La historia dirá qué lugar le reserva a Fernando de la Rúa, quien encarnó una de las expectativas más grandes y generó una colosal desilusión con su retiro anticipado.

Le decían “Chupete” porque había llegado a la política muy jovencito. Y hasta que se fue aquel 20 de diciembre de 2001 había ganado cada una de las elecciones a las que se había presentado. Fue diputado, senador y el primer jefe de gobierno de la ciudad autónoma de Buenos Aires.
Había sido un alumno ejemplar y -desde que era pequeño- sus compañeros aseguraban que algún día iba a ser presidente. Fue brillante también en la universidad y tuvo su título antes que el resto.
Tras una década de menemismo, uno de los gobiernos más corruptos que se recuerden, De la rúa era sinónimo de honestidad y rectitud. Quién mejor que él para salir de aquella gestión escandalosa y cuestionada por su volatilidad moral.
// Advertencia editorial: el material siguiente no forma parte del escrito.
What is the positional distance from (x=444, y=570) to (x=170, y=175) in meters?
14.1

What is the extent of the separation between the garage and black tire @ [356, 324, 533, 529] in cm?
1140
Y así fueron a las urnas los argentinos en 1999 y le dieron mayoritariamente el voto de confianza que necesitaba. A poco de gobernar perdió a sus aliados políticos, con el vice Chacho Álvarez a la cabeza.
Tiempo después lo traicionaron sus propios correligionarios, fracasaron sus ministros de economía, y tuvo que echar mano a Domingo Felipe Cavallo, el mentor de la convertibilidad que nos hizo suponer que nuestra moneda podía ponerse parda con el dólar. Algún día tendremos que hacer un mea culpa por lo crédulos que hemos sido los argentinos.
Y el ajuste, la falta de circulante en las calles, y uno que otro agitador opositor sacó a la gente a la calle a saquear supermercados. Y la clase media salió a cacerolazos limpios a pedir por sus ahorros retenidos en el corralito.
Si de meritocracia hablamos, nadie hizo más mérito para ser presidente que Fernando de la Rúa, pero sucumbió también a su propia incapacidad para leer el descontento popular.